Het gerechtshof beslist dat Partij B onzorgvuldig gehandeld heeft tegenover Partij A. Die onzorgvuldigheid bestaat volgens de rechter uit het feit dat Partij B Partij A niet tijdig heeft geïnformeerd dat zij geen merkkleding meer zou kunnen bestellen. Daardoor heeft Partij A niet haar eigen keuzes kunnen maken door bijvoorbeeld in een eerder stadium een nieuw kledingmerk voor haar winkel te zoeken.

De rechter concludeert dat Partij B toerekenbaar tekort is geschoten in haar verplichtingen tegenover Partij A. Partij B moet daarom de schade die Partij A hierdoor heeft geleden, vergoeden. Over de schadeberekening zal in deze procedure nog een aparte discussie worden gevoerd.

Conclusie

Als je de samenwerking met je handelspartner wil beëindigen, wees dan ervan bewust dat je tot op zekere hoogte ook rekening moet houden met de belangen van je handelspartner. Een relevante omstandigheid is bijvoorbeeld de duur van de handelsrelatie, maar ook het belang van deze relatie voor jouw handelspartner.
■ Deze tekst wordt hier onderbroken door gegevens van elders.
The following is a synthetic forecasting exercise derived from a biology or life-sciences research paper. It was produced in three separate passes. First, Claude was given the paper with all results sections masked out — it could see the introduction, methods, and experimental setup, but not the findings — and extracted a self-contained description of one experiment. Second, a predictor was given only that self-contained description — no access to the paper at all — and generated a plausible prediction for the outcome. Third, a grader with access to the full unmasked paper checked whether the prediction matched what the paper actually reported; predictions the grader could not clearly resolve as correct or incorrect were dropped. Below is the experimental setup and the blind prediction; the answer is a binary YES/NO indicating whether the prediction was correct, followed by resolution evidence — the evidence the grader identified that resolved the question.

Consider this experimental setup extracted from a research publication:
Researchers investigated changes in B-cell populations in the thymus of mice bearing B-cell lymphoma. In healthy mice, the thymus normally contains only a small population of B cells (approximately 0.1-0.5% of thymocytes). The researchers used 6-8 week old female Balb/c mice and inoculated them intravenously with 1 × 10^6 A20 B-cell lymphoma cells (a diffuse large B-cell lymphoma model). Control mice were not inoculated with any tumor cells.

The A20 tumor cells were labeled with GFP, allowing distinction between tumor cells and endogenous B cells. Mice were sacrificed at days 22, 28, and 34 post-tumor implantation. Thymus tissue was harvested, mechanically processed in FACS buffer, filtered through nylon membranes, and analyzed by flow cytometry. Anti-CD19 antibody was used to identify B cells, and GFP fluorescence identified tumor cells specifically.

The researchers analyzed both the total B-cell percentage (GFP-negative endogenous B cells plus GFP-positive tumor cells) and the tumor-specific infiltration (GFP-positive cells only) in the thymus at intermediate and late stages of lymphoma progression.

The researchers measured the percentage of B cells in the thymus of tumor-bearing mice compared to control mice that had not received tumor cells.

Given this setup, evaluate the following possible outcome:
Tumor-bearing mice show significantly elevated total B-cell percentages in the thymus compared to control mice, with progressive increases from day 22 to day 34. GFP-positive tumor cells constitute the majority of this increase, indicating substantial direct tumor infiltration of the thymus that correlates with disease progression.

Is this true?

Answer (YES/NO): NO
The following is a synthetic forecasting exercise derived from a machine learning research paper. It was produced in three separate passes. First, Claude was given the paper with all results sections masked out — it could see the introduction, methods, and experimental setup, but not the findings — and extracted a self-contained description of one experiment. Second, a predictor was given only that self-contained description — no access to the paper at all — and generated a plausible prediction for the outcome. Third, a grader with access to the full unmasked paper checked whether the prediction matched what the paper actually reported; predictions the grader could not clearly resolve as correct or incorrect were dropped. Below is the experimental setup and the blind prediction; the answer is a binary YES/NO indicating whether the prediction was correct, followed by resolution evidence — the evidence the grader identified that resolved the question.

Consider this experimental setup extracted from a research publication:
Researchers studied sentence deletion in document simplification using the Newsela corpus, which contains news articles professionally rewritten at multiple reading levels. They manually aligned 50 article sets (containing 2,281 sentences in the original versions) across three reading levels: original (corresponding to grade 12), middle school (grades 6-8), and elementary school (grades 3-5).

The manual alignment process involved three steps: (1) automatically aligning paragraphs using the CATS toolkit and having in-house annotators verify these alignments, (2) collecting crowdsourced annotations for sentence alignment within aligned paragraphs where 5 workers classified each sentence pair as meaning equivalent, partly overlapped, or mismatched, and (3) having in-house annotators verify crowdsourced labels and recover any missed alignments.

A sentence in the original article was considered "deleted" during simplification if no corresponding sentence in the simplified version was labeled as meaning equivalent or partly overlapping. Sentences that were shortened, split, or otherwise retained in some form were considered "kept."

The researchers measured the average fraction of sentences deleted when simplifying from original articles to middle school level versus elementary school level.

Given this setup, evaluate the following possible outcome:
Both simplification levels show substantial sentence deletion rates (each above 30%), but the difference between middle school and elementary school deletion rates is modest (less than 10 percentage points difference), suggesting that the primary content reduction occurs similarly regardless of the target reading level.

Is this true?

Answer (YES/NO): NO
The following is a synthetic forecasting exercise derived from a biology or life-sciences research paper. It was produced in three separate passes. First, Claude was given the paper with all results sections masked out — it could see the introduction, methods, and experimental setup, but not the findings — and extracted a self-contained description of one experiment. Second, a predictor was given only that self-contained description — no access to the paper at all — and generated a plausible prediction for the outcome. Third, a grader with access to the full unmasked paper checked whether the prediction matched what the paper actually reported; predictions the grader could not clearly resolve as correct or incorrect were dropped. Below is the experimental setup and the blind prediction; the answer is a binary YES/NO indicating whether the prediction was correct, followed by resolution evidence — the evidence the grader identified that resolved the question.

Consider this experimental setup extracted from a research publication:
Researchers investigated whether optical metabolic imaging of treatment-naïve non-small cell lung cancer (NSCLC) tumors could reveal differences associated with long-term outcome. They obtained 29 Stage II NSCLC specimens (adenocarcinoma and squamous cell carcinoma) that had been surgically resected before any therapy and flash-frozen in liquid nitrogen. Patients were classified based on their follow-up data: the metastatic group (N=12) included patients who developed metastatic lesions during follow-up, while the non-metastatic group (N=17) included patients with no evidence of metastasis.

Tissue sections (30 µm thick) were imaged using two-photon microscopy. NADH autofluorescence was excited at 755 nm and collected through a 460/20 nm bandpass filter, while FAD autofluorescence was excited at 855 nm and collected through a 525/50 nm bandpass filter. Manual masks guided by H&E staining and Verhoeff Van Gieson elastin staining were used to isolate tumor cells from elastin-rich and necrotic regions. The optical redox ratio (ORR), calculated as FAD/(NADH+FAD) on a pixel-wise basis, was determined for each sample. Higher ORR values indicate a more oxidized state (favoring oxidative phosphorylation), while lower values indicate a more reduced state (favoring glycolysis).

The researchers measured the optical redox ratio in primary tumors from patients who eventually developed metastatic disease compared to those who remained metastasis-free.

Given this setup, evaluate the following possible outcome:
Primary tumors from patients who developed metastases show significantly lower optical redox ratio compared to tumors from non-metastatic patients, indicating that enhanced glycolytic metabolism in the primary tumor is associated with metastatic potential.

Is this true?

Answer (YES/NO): NO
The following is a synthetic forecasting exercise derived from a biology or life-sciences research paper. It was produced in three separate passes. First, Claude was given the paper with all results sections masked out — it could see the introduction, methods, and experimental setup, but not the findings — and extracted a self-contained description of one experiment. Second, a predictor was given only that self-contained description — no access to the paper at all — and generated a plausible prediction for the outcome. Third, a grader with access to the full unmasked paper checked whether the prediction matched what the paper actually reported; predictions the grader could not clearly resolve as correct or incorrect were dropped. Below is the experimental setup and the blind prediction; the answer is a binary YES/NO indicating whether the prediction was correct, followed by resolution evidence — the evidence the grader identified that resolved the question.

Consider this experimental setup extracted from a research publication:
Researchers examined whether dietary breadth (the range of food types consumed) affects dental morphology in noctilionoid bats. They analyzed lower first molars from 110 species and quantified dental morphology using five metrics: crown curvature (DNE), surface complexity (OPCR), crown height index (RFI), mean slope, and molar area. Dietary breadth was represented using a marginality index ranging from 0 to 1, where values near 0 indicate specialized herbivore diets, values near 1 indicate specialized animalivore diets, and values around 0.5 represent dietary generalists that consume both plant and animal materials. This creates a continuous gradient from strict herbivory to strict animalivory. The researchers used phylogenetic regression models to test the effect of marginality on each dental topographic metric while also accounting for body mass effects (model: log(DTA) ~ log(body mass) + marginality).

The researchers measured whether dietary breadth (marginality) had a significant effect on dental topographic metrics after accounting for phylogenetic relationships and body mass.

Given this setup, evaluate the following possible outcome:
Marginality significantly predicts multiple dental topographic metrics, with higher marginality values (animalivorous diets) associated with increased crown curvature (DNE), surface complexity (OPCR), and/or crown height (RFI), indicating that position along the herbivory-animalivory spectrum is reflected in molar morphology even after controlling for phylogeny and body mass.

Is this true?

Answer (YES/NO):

Ons advies: probeer zo veel mogelijk rekening te houden met de belangen van de andere partij, ook als je geen schriftelijk contract met elkaar hebt. Soms moet je een opzegtermijn hanteren of een schadevergoeding aanbieden, zelfs als er geen contract is. De advocaten van TK hebben regelmatig met dit soort zaken te maken en adviseren ondernemers graag over de manieren waarop de kosten zo laag mogelijk kunnen blijven en schadeclaims worden voorkomen.